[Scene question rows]
----
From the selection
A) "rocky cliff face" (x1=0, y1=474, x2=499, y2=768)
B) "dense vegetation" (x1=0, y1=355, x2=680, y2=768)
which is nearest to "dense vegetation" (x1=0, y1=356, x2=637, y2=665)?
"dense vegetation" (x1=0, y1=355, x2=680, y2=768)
----
- PROBLEM DESCRIPTION -
In the rows above, switch "nearest" to "closest" and write them out again with everything else left as it is.

- EXERCISE RESPONSE -
From the selection
A) "rocky cliff face" (x1=0, y1=474, x2=499, y2=768)
B) "dense vegetation" (x1=0, y1=355, x2=680, y2=768)
which is closest to "dense vegetation" (x1=0, y1=356, x2=637, y2=665)?
"dense vegetation" (x1=0, y1=355, x2=680, y2=768)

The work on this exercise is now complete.